It's Saturday and I did not go to yoga. I just didn't have it in me to roll out of bed at 6:30. The snow overnight was certainly a factor as was the snuggly comforter. It's now a matter of knocking down the "to-do" list and feeling accomplished before heading out to a party.
My yoga instructor continually tells us that there is no perfect pose other than corpse pose where the level of clear headedness and relaxation allows the mind and body to drift off to sleep. I struggle with the art of relaxation. I have always remarked that it was a wise decision to never pick up smoking, not only because I have asthma but due to my inability to simply sit and chill.
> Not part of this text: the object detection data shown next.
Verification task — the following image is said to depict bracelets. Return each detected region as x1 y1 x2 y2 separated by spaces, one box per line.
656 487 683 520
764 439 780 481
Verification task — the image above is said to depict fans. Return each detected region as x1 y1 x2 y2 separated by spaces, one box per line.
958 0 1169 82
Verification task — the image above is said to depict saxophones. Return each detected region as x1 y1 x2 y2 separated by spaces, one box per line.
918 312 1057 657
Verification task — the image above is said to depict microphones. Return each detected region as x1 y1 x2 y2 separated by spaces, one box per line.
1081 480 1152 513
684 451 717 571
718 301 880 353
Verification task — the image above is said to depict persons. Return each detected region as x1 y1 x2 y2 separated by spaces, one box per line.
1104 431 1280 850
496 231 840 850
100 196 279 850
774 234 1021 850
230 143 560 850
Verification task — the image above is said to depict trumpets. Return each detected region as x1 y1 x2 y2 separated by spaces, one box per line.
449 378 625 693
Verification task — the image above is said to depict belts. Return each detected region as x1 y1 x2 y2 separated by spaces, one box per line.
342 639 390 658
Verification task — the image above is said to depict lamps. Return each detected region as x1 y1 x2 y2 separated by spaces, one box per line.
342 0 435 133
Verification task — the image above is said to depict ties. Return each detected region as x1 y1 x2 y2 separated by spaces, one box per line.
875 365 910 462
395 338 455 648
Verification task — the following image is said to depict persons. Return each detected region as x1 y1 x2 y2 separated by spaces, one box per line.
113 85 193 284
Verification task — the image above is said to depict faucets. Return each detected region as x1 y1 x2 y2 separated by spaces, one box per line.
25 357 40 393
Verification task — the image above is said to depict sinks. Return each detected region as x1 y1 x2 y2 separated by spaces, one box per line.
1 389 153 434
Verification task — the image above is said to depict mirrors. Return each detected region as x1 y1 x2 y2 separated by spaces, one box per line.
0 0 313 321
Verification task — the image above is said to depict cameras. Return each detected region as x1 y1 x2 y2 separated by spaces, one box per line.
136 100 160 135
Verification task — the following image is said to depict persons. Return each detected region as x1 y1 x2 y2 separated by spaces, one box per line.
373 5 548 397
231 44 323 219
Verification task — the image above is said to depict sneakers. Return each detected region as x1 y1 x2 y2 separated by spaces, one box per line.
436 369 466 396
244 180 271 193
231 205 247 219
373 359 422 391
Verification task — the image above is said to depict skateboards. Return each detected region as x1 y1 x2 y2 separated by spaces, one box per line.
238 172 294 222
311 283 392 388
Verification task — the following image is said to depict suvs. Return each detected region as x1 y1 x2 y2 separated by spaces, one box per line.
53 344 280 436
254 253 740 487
While others can sink into a plush sofa, remote in hand and not analyze every detail of the day, I sit at my laptop and plunk it out in type. It is why I am here at this moment on a snowy March afternoon. I am trying to gather my thoughts, make sense of them and make the most of my weekend.
I recently received a promotion and with that comes additional responsibility. I am still working through what the future will hold with my children and the life I provide them. Of course, my mind and heart are always with Mom and what quality of life she will have when she is released from rehabilitation.
In the meantime, I compile my list and scratch things off as I get them completed. I will go see Mom, I will clean my apartment, I will go grocery shopping and I will go to my friend's house and share a laugh and a drink or two. My life is like anyone with a series of hills and valleys, but I do know I am blessed and that is what finally allows the gears to stop grinding at night when my head hits the pillow.